More than a decade has passed since I read “Eleven Minutes” and I delightfully rediscovered most of its uniquely abrasive themes. But, as one sometimes finds in books tucked away, I also found that I had written two quotes on the cover page, one from Cuelho, and one from Coco Chanel! I do not recall when or why I wrote these, but I recognized Coco Chanel’s famous statement that “Fashion fades, only style remains the same.”

The one from Cuelho was more intriguing, as it was about elegance. Given the era (early 1990’s), it did not surprise me that I had kept this quote. This was the decade when I lectured and wrote about elegance in research and methodology. A far cry from the artistic turnery about the definition of elegance, but I think equally needed: science should be as elegant in its inquiry modes as it is convincing in its guidance.

The equilibrium and harmony themes have always been central to my outlook. To a student of biology and medicine, a healthy system is simply defined as a system in equilibrium. And harmony is the hope of everyone who understands the laws of physics, hence the universe and its order. Eventually, we bring this understanding inward, and introspectively try to understand who we are and why conflict defines us humans within the context of universal harmony and equilibrium.

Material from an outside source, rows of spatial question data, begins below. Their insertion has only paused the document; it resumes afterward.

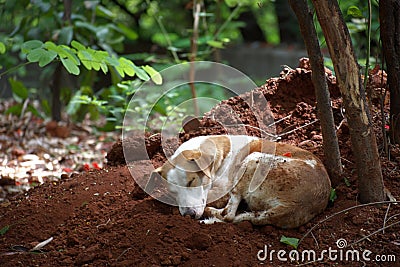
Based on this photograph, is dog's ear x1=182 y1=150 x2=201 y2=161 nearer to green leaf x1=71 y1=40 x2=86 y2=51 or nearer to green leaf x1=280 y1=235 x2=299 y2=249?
green leaf x1=280 y1=235 x2=299 y2=249

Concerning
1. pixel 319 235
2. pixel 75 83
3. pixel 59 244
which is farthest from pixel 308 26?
pixel 75 83

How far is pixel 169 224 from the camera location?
3049mm

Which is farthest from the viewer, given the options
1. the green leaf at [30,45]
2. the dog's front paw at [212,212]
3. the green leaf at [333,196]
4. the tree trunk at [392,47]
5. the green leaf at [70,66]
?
the green leaf at [30,45]

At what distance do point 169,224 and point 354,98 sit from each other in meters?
1.27

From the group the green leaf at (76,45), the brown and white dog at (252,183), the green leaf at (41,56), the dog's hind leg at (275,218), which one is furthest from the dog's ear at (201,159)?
the green leaf at (76,45)

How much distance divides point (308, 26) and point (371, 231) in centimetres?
124

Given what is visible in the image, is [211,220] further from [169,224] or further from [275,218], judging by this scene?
[275,218]

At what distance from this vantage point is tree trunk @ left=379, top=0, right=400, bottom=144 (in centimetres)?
345

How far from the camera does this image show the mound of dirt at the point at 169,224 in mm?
2883

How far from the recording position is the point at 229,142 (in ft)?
11.5

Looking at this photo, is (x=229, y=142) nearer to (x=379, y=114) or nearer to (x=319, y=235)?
(x=319, y=235)

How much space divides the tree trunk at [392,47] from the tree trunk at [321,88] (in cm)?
54

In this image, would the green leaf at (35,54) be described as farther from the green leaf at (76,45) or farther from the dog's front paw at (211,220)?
the dog's front paw at (211,220)

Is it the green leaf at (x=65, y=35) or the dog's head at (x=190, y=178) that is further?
the green leaf at (x=65, y=35)
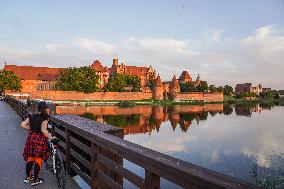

Perhaps Bob Marley said it best “Truth is everybody is going to hurt you: you just gotta find the ones worth suffering for.”

After all, my blog is about Zen and Harmony. Maybe it is not too pretentious to say that from biology to research methods, from the laws of physics and people’s conflict with order, I have searched for the elegance in celebrating and suffering.

That may not lead to the truth, but has lead to an inner harmony in company of people “worth suffering for”.